Hi,
I am new to R and I need to find a way to do the following:
I have access to a huge remote PostgreSQL database, in this database I have a table called "occurrence" and this table has a column called "uri", it contains a list of URI (links to a webpage).
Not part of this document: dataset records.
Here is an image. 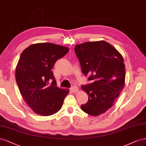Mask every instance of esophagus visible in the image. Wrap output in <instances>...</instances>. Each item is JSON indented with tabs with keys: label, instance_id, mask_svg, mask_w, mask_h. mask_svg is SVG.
I'll return each instance as SVG.
<instances>
[{
	"label": "esophagus",
	"instance_id": "obj_1",
	"mask_svg": "<svg viewBox=\"0 0 146 146\" xmlns=\"http://www.w3.org/2000/svg\"><path fill=\"white\" fill-rule=\"evenodd\" d=\"M71 90H72L73 92H76L78 91V87L76 86H73L71 87Z\"/></svg>",
	"mask_w": 146,
	"mask_h": 146
}]
</instances>
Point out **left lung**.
I'll return each mask as SVG.
<instances>
[{"instance_id":"left-lung-1","label":"left lung","mask_w":146,"mask_h":146,"mask_svg":"<svg viewBox=\"0 0 146 146\" xmlns=\"http://www.w3.org/2000/svg\"><path fill=\"white\" fill-rule=\"evenodd\" d=\"M74 51L82 73L92 83L81 86L87 94V102L81 110L97 116L114 105L125 84V68L121 54L105 41H89L77 44Z\"/></svg>"}]
</instances>
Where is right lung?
Listing matches in <instances>:
<instances>
[{
  "instance_id": "right-lung-1",
  "label": "right lung",
  "mask_w": 146,
  "mask_h": 146,
  "mask_svg": "<svg viewBox=\"0 0 146 146\" xmlns=\"http://www.w3.org/2000/svg\"><path fill=\"white\" fill-rule=\"evenodd\" d=\"M68 48L51 43L29 46L21 54L15 78L20 93L36 114L51 115L59 111L69 89L57 87L51 70Z\"/></svg>"
}]
</instances>
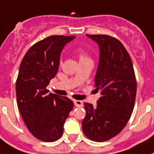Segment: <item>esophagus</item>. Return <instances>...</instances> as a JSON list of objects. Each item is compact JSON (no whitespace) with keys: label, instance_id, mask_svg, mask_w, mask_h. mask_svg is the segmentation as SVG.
I'll return each mask as SVG.
<instances>
[{"label":"esophagus","instance_id":"1","mask_svg":"<svg viewBox=\"0 0 154 154\" xmlns=\"http://www.w3.org/2000/svg\"><path fill=\"white\" fill-rule=\"evenodd\" d=\"M73 103H74V105L75 106L77 107H82L83 106V102L80 100H74L73 101Z\"/></svg>","mask_w":154,"mask_h":154}]
</instances>
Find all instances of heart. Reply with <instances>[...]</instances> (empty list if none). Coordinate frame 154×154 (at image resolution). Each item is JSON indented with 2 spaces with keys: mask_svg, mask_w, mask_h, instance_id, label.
Masks as SVG:
<instances>
[{
  "mask_svg": "<svg viewBox=\"0 0 154 154\" xmlns=\"http://www.w3.org/2000/svg\"><path fill=\"white\" fill-rule=\"evenodd\" d=\"M77 57H78L79 59V62L80 63H82V62H85V61H88V60H91L90 57L88 56V53L85 51V49H77Z\"/></svg>",
  "mask_w": 154,
  "mask_h": 154,
  "instance_id": "heart-1",
  "label": "heart"
}]
</instances>
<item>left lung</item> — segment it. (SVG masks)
Masks as SVG:
<instances>
[{
    "label": "left lung",
    "mask_w": 154,
    "mask_h": 154,
    "mask_svg": "<svg viewBox=\"0 0 154 154\" xmlns=\"http://www.w3.org/2000/svg\"><path fill=\"white\" fill-rule=\"evenodd\" d=\"M99 46L94 77L101 97L94 107L85 103L83 132L88 139L104 142L117 136L131 117L136 94V80L130 56L117 38L107 35H87Z\"/></svg>",
    "instance_id": "obj_1"
}]
</instances>
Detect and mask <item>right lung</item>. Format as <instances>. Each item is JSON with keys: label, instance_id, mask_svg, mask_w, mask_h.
<instances>
[{"label": "right lung", "instance_id": "add662e5", "mask_svg": "<svg viewBox=\"0 0 154 154\" xmlns=\"http://www.w3.org/2000/svg\"><path fill=\"white\" fill-rule=\"evenodd\" d=\"M75 36L51 35L36 42L25 53L16 81V97L21 116L30 133L43 142H54L73 107L66 97L49 94L64 45Z\"/></svg>", "mask_w": 154, "mask_h": 154}]
</instances>
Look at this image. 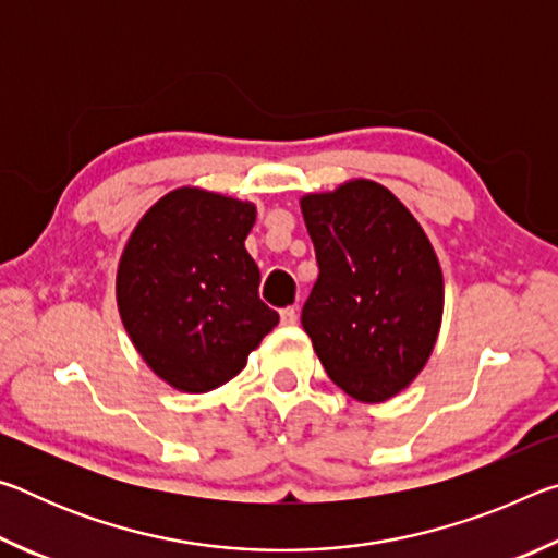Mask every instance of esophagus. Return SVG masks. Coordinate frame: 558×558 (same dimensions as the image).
<instances>
[{
	"label": "esophagus",
	"mask_w": 558,
	"mask_h": 558,
	"mask_svg": "<svg viewBox=\"0 0 558 558\" xmlns=\"http://www.w3.org/2000/svg\"><path fill=\"white\" fill-rule=\"evenodd\" d=\"M280 319H282V325H295L298 323V310L295 307H286L280 313Z\"/></svg>",
	"instance_id": "esophagus-1"
}]
</instances>
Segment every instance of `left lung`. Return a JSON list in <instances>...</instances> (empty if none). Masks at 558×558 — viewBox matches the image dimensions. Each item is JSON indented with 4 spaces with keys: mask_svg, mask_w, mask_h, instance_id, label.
<instances>
[{
    "mask_svg": "<svg viewBox=\"0 0 558 558\" xmlns=\"http://www.w3.org/2000/svg\"><path fill=\"white\" fill-rule=\"evenodd\" d=\"M319 276L302 327L325 372L362 403H384L423 372L442 323V270L423 226L372 179L300 199Z\"/></svg>",
    "mask_w": 558,
    "mask_h": 558,
    "instance_id": "8db88e82",
    "label": "left lung"
}]
</instances>
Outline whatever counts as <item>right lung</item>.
Listing matches in <instances>:
<instances>
[{"label": "right lung", "instance_id": "add662e5", "mask_svg": "<svg viewBox=\"0 0 558 558\" xmlns=\"http://www.w3.org/2000/svg\"><path fill=\"white\" fill-rule=\"evenodd\" d=\"M256 204L179 186L145 211L122 248L116 298L132 347L159 379L206 393L243 372L278 325L245 251Z\"/></svg>", "mask_w": 558, "mask_h": 558}]
</instances>
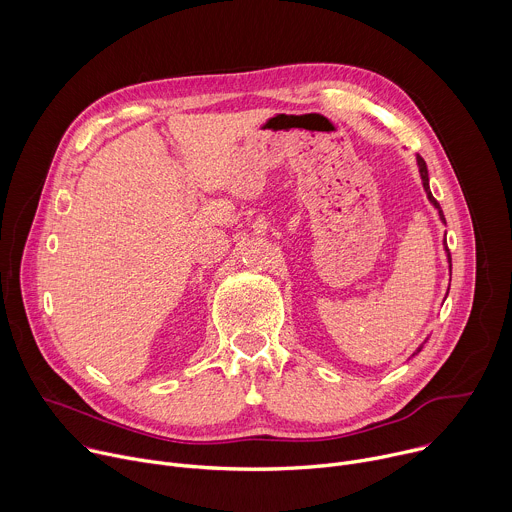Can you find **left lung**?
I'll return each mask as SVG.
<instances>
[{
    "label": "left lung",
    "instance_id": "1",
    "mask_svg": "<svg viewBox=\"0 0 512 512\" xmlns=\"http://www.w3.org/2000/svg\"><path fill=\"white\" fill-rule=\"evenodd\" d=\"M415 160H417V168H419V176H421V184H423V190H425V194H427V200L433 204V208L437 210V214H440V221H442V223H446L444 212H442V208H440V202H437V200L433 198V194H431V190H429V174H427L425 160H423L421 156H417ZM444 249H446V257H448V267H450V273H452V255H450V249H448V245H446V239H444ZM425 340H427V338H425ZM425 340H423V344H425ZM423 344H419V348H417L411 356L419 354V352H421V348H423Z\"/></svg>",
    "mask_w": 512,
    "mask_h": 512
}]
</instances>
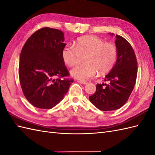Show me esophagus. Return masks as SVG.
<instances>
[{
  "label": "esophagus",
  "mask_w": 155,
  "mask_h": 155,
  "mask_svg": "<svg viewBox=\"0 0 155 155\" xmlns=\"http://www.w3.org/2000/svg\"><path fill=\"white\" fill-rule=\"evenodd\" d=\"M78 82H79V83H81L82 84H87V82L86 81H77Z\"/></svg>",
  "instance_id": "esophagus-1"
}]
</instances>
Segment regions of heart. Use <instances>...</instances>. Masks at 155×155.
<instances>
[{
  "label": "heart",
  "mask_w": 155,
  "mask_h": 155,
  "mask_svg": "<svg viewBox=\"0 0 155 155\" xmlns=\"http://www.w3.org/2000/svg\"><path fill=\"white\" fill-rule=\"evenodd\" d=\"M117 57L115 44L94 35L79 38L74 48L67 45L62 50L63 60L69 67L77 65L84 58L85 63L71 71L72 76L81 81L88 80L98 72L100 74L107 73L114 66Z\"/></svg>",
  "instance_id": "heart-1"
}]
</instances>
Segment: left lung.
Returning <instances> with one entry per match:
<instances>
[{"label":"left lung","mask_w":155,"mask_h":155,"mask_svg":"<svg viewBox=\"0 0 155 155\" xmlns=\"http://www.w3.org/2000/svg\"><path fill=\"white\" fill-rule=\"evenodd\" d=\"M117 61L106 81L110 83L97 84L96 91L89 97L94 105L102 111L120 108L128 100L137 76V61L131 44L121 35H116Z\"/></svg>","instance_id":"8db88e82"}]
</instances>
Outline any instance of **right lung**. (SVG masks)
<instances>
[{
    "mask_svg": "<svg viewBox=\"0 0 155 155\" xmlns=\"http://www.w3.org/2000/svg\"><path fill=\"white\" fill-rule=\"evenodd\" d=\"M63 41V31L45 27L35 31L21 51L18 74L21 90L28 102L38 108L56 106L74 81L66 78L70 74L62 58L67 45Z\"/></svg>",
    "mask_w": 155,
    "mask_h": 155,
    "instance_id": "obj_1",
    "label": "right lung"
}]
</instances>
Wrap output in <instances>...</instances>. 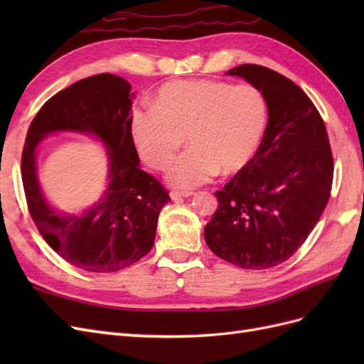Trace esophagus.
Here are the masks:
<instances>
[{"mask_svg": "<svg viewBox=\"0 0 364 364\" xmlns=\"http://www.w3.org/2000/svg\"><path fill=\"white\" fill-rule=\"evenodd\" d=\"M193 194H194L193 191H171L170 197L173 202H181V200L186 199V197H191Z\"/></svg>", "mask_w": 364, "mask_h": 364, "instance_id": "esophagus-1", "label": "esophagus"}]
</instances>
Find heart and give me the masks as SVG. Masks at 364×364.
I'll list each match as a JSON object with an SVG mask.
<instances>
[{
	"label": "heart",
	"mask_w": 364,
	"mask_h": 364,
	"mask_svg": "<svg viewBox=\"0 0 364 364\" xmlns=\"http://www.w3.org/2000/svg\"><path fill=\"white\" fill-rule=\"evenodd\" d=\"M269 107L255 86L220 80L164 83L153 106H136L130 130L139 155L162 170L186 136L190 149L167 168L173 188L193 190L218 173L243 170L258 151L267 129Z\"/></svg>",
	"instance_id": "b5f03b06"
}]
</instances>
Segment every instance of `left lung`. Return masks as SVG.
I'll return each mask as SVG.
<instances>
[{
	"label": "left lung",
	"instance_id": "1",
	"mask_svg": "<svg viewBox=\"0 0 364 364\" xmlns=\"http://www.w3.org/2000/svg\"><path fill=\"white\" fill-rule=\"evenodd\" d=\"M226 74L258 87L269 121L255 156L215 193L205 241L241 269H270L287 261L321 218L333 183L331 147L321 114L287 77L252 63Z\"/></svg>",
	"mask_w": 364,
	"mask_h": 364
}]
</instances>
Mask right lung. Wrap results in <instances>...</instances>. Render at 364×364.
<instances>
[{
  "mask_svg": "<svg viewBox=\"0 0 364 364\" xmlns=\"http://www.w3.org/2000/svg\"><path fill=\"white\" fill-rule=\"evenodd\" d=\"M134 98L123 77H87L53 95L27 132L21 174L30 215L48 246L86 272H118L147 255L161 209L170 202L162 185L141 170L130 130ZM60 131L90 134L107 149V188L79 213L54 208L38 182L37 149Z\"/></svg>",
  "mask_w": 364,
  "mask_h": 364,
  "instance_id": "right-lung-1",
  "label": "right lung"
}]
</instances>
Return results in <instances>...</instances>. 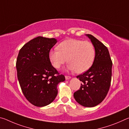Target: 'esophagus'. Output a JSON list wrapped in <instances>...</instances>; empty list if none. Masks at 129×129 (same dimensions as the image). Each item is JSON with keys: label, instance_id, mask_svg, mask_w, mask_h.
Here are the masks:
<instances>
[{"label": "esophagus", "instance_id": "34e87169", "mask_svg": "<svg viewBox=\"0 0 129 129\" xmlns=\"http://www.w3.org/2000/svg\"><path fill=\"white\" fill-rule=\"evenodd\" d=\"M71 77H70V76H65V79H66L67 80L71 79Z\"/></svg>", "mask_w": 129, "mask_h": 129}]
</instances>
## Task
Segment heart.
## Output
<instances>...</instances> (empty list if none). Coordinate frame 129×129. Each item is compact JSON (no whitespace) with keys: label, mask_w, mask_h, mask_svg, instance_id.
I'll return each instance as SVG.
<instances>
[{"label":"heart","mask_w":129,"mask_h":129,"mask_svg":"<svg viewBox=\"0 0 129 129\" xmlns=\"http://www.w3.org/2000/svg\"><path fill=\"white\" fill-rule=\"evenodd\" d=\"M57 48L58 50H51L49 52L50 61L56 69L68 61L69 71L82 73L90 68L94 60V47L89 41L68 39L60 43Z\"/></svg>","instance_id":"obj_1"}]
</instances>
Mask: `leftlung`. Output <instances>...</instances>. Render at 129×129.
<instances>
[{
	"label": "left lung",
	"instance_id": "8db88e82",
	"mask_svg": "<svg viewBox=\"0 0 129 129\" xmlns=\"http://www.w3.org/2000/svg\"><path fill=\"white\" fill-rule=\"evenodd\" d=\"M85 35L94 47V60L88 71L77 76L82 82L73 96L81 105L91 108L101 103L108 94L112 80L113 64L107 47L91 35Z\"/></svg>",
	"mask_w": 129,
	"mask_h": 129
}]
</instances>
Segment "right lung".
<instances>
[{"label": "right lung", "mask_w": 129, "mask_h": 129, "mask_svg": "<svg viewBox=\"0 0 129 129\" xmlns=\"http://www.w3.org/2000/svg\"><path fill=\"white\" fill-rule=\"evenodd\" d=\"M57 41L39 36L21 48L16 60L19 84L26 99L32 105L43 107L53 102L57 95V86L64 81L49 58L50 50Z\"/></svg>", "instance_id": "right-lung-1"}]
</instances>
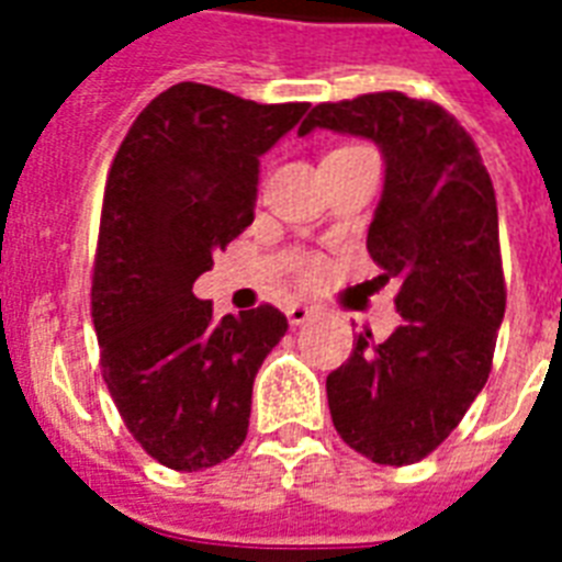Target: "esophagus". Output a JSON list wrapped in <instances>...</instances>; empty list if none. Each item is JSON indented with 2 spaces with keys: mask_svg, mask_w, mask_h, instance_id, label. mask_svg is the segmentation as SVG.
Wrapping results in <instances>:
<instances>
[{
  "mask_svg": "<svg viewBox=\"0 0 562 562\" xmlns=\"http://www.w3.org/2000/svg\"><path fill=\"white\" fill-rule=\"evenodd\" d=\"M317 312H321V308L308 306V303H289V306H285V315H289L291 326H303L306 321H312Z\"/></svg>",
  "mask_w": 562,
  "mask_h": 562,
  "instance_id": "1",
  "label": "esophagus"
}]
</instances>
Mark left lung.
I'll return each mask as SVG.
<instances>
[{"instance_id": "8db88e82", "label": "left lung", "mask_w": 562, "mask_h": 562, "mask_svg": "<svg viewBox=\"0 0 562 562\" xmlns=\"http://www.w3.org/2000/svg\"><path fill=\"white\" fill-rule=\"evenodd\" d=\"M315 127L382 148L368 250L382 280H400L402 315L387 341L361 333L326 375L329 414L350 449L408 467L452 435L493 368L507 300L493 180L472 136L435 101L396 90L324 101L300 136Z\"/></svg>"}]
</instances>
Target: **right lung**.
<instances>
[{
	"instance_id": "1",
	"label": "right lung",
	"mask_w": 562,
	"mask_h": 562,
	"mask_svg": "<svg viewBox=\"0 0 562 562\" xmlns=\"http://www.w3.org/2000/svg\"><path fill=\"white\" fill-rule=\"evenodd\" d=\"M306 110L183 81L113 157L90 291L101 375L127 431L169 470H206L245 443L254 379L289 329L271 303L218 321L192 285L254 224L259 157Z\"/></svg>"
}]
</instances>
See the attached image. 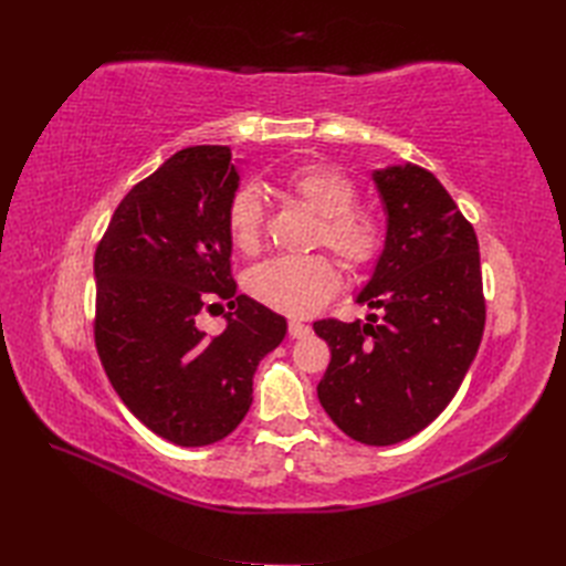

Each entry in this column have this format: "abc://abc- def-ghi-abc/12345".. The only thing that changes in the column is the number 12345, the text part (the URI) stays the same throughout the column.
My question is, how can I manage to create(mutate) a new column in the same table, and this new column will be named uri_id and MUST contain ONLY the numeric part extracted from the above mentioned "uri" column.
Example:
Remote PostgreSQL Database > Metadata > Table"occurrence":
| id |
sub_id |
uri |
|
| 3654 |
5741 |
abc://abc- def-ghi-abc/12345 |
|
| 9784 |
5742 |
abc://abc- def-ghi-abc/45789 |
|
| 9751 |
5743 |
abc://abc- def-ghi-abc/97856 |
|
| 9794 |
5746 |
abc://abc- def-ghi-abc/69785 |
|
|
|
|
|
Results should look like this:
| id |
sub_id |
uri |
uri_id |
| 3654 |
5741 |
abc://abc-de-fgh.abc/12345 |
12345 |
| 9784 |
5742 |
abc://abc-de-fgh.abc/45789 |
45789 |
| 9751 |
5743 |
abc://abc-de-fgh.abc/97856 |
97856 |
| 9794 |
5746 |
abc://abc-de-fgh.abc/69785 |
69785 |
First i defined the table that contains this coumn
occurrence <- tbl(db_name, in_schema("metadata", "occurrence"))
Print(occurrence) returns the table normally...
then I tried this
str_replace(occurrence$uri, "abc://abc- def-ghi-abc/", "")
it returned:
character (0)
Printing it or exporting it would give Null and an empty table.
I also tried this:
uri_id <- mutate(uri_id = as.numeric(str_extract(occurrence$uri, "[0-9]+")))
it returned this error:
Error in UseMethod("mutate") :
no applicable method for 'mutate' applied to an object of class "c('double', 'numeric')"
I tried to just substitute text elements like this:
uri_id <- mutate(uri_id = as.numeric(gsub(".?([0-9]+).", "\1", occurrence$uri)))
print(uri_id)
it returned the same error!
I tried tidyr/ extract and extract_:
occurrence$uri %>% extract_(occurrence$uri, "abc://abc- def-ghi-abc/")
it returned this error:
Error in UseMethod("extract_") :
no applicable method for 'extract_' applied to an object of class "NULL"
I would really appreciate your help in choosing the right way to achieve this task.
Thanks.